*** 本文
日常系っぽい感じだけど題材はSF。後半は日常系SF?
アリスを人工知能に置き換えると、シンギュラリティが近い昨今においてホットな題材だと思う。
作り手も設定上意識している節が見える。バグとか算数は強いとか。

異能者が出てくる物語だけど、あくまで人を真似る現象「アリスの夢」から生まれた沙名の成長に焦点が当てられている。
沙名の成長の背後には、「アリスの夢」や沙名と人は共存できるのかという人側の態度が問題になっており、
さらにその上で「アリスの夢」や沙名は人を真似るのだから、沙名がどう育つかは鏡である我々のその態度によって変わるという構造を持っている。

要は基本的には心を持った相手に冷たく接したら向こうも冷たく接してくるし、暖かく接すれば暖かく返してくれる。
それは人間だけじゃなく、ただの心を持つ現象も(そして多分人工知能も)一緒だよということ。
******
**作業内容**
本文のうち、「作り手も設定上意識している節が見える。バグとか算数は強いとか。」で始まり「接すれば暖かく返してくれる。」で終わる部分を、一字一句変えずに書き写してください。 データは本文とは別の出典から取られています。
*** データ抜粋
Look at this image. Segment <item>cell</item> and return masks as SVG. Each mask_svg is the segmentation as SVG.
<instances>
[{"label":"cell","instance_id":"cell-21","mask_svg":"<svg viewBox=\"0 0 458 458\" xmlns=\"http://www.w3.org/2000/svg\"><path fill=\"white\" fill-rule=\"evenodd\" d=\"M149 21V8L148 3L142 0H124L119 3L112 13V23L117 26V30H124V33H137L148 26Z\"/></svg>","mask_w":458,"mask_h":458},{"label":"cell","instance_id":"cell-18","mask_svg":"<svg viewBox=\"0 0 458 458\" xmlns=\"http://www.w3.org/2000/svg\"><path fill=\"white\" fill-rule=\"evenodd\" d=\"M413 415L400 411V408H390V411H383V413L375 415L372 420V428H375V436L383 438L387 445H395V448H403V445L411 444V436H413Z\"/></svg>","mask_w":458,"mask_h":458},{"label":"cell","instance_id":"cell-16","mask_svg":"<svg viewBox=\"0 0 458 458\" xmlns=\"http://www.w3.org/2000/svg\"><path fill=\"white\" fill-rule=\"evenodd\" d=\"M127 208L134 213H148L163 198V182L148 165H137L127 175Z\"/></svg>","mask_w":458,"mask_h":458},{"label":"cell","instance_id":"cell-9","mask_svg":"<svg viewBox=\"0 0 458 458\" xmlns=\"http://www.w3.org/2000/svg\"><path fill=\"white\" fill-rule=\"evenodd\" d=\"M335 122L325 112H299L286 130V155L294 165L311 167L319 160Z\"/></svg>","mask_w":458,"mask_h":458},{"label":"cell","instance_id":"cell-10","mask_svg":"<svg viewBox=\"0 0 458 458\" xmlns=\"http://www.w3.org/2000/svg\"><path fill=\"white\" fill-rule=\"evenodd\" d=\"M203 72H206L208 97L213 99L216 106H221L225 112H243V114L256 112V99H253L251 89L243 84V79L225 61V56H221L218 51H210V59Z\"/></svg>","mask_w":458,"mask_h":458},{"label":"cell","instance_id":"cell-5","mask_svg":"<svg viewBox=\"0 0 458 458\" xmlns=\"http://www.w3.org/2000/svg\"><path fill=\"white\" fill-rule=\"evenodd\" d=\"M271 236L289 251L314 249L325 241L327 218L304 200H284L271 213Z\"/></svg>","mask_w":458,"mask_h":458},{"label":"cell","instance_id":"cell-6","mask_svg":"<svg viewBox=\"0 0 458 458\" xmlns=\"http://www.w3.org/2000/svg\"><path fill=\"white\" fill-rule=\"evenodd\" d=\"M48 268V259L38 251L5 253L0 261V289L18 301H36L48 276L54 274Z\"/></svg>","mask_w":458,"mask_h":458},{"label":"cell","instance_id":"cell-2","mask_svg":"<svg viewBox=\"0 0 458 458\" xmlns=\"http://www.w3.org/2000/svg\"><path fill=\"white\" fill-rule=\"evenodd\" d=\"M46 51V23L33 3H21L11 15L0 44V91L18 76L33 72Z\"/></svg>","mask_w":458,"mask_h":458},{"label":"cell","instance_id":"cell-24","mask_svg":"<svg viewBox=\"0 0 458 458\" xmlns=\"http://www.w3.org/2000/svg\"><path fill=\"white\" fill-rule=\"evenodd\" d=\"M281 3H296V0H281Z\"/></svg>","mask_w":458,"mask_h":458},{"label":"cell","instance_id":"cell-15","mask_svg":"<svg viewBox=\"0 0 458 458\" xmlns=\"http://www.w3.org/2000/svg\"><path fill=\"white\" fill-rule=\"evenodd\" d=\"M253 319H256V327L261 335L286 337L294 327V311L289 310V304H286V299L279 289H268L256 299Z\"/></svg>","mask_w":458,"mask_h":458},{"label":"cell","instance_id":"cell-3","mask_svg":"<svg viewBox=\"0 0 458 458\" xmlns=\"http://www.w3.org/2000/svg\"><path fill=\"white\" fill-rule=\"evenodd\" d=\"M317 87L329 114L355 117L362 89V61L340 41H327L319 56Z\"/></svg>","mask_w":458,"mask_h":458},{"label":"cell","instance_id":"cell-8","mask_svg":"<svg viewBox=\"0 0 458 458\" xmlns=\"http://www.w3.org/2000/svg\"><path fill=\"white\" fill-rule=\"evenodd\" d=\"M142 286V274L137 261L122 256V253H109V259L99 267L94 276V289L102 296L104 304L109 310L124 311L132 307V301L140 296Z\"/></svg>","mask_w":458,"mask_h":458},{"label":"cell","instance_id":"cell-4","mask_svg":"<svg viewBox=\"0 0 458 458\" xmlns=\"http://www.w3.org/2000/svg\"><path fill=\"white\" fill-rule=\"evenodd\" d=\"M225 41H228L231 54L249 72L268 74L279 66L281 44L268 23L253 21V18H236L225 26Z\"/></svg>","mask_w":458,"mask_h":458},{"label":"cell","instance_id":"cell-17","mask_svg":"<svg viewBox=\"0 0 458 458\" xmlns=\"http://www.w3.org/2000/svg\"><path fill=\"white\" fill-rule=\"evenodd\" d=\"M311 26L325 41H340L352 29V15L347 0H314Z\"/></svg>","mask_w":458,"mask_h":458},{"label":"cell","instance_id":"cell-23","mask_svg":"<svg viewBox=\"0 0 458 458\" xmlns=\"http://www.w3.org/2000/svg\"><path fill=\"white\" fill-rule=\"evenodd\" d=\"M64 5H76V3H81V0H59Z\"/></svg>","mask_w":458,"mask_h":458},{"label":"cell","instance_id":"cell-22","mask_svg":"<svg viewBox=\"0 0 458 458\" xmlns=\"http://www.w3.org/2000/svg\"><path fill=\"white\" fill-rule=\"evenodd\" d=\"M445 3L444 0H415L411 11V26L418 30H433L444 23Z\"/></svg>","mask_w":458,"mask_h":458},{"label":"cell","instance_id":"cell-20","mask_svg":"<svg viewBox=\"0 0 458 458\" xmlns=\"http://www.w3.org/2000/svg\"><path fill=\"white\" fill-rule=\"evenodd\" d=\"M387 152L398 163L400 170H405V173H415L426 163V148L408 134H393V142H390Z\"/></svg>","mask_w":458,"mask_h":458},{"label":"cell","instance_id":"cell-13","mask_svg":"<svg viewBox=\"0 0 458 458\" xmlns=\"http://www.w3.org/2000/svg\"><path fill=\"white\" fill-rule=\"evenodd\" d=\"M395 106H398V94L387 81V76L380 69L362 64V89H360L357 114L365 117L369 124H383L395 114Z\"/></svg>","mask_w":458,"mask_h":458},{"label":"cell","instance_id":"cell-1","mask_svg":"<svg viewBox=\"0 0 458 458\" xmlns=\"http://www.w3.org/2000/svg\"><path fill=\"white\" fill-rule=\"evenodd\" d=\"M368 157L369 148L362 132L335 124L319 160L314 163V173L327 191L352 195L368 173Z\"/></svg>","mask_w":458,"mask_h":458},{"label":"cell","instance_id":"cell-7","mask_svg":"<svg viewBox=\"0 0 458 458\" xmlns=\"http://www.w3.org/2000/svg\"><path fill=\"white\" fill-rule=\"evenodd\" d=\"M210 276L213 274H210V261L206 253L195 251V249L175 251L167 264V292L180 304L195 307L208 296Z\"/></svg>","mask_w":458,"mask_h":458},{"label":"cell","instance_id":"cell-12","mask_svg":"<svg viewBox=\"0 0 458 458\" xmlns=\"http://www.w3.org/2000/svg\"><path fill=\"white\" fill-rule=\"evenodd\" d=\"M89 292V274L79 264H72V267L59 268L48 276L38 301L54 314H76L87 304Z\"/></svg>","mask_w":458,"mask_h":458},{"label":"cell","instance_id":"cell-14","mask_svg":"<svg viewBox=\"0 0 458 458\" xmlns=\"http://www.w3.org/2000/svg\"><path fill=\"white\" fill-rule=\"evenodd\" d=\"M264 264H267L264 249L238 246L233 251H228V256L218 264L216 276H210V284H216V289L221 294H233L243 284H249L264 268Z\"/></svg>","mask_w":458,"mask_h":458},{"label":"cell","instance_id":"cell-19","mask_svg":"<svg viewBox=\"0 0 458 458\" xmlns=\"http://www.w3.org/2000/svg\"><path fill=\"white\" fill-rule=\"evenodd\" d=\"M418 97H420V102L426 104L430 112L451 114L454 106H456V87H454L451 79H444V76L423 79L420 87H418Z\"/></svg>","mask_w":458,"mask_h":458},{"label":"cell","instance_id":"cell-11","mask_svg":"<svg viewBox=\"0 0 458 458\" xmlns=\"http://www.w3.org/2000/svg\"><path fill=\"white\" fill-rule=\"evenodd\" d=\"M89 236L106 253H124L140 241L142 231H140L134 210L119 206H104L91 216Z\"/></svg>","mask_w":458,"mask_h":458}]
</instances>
******
**出力全文**
作り手も設定上意識している節が見える。バグとか算数は強いとか。

異能者が出てくる物語だけど、あくまで人を真似る現象「アリスの夢」から生まれた沙名の成長に焦点が当てられている。
沙名の成長の背後には、「アリスの夢」や沙名と人は共存できるのかという人側の態度が問題になっており、
さらにその上で「アリスの夢」や沙名は人を真似るのだから、沙名がどう育つかは鏡である我々のその態度によって変わるという構造を持っている。

要は基本的には心を持った相手に冷たく接したら向こうも冷たく接してくるし、暖かく接すれば暖かく返してくれる。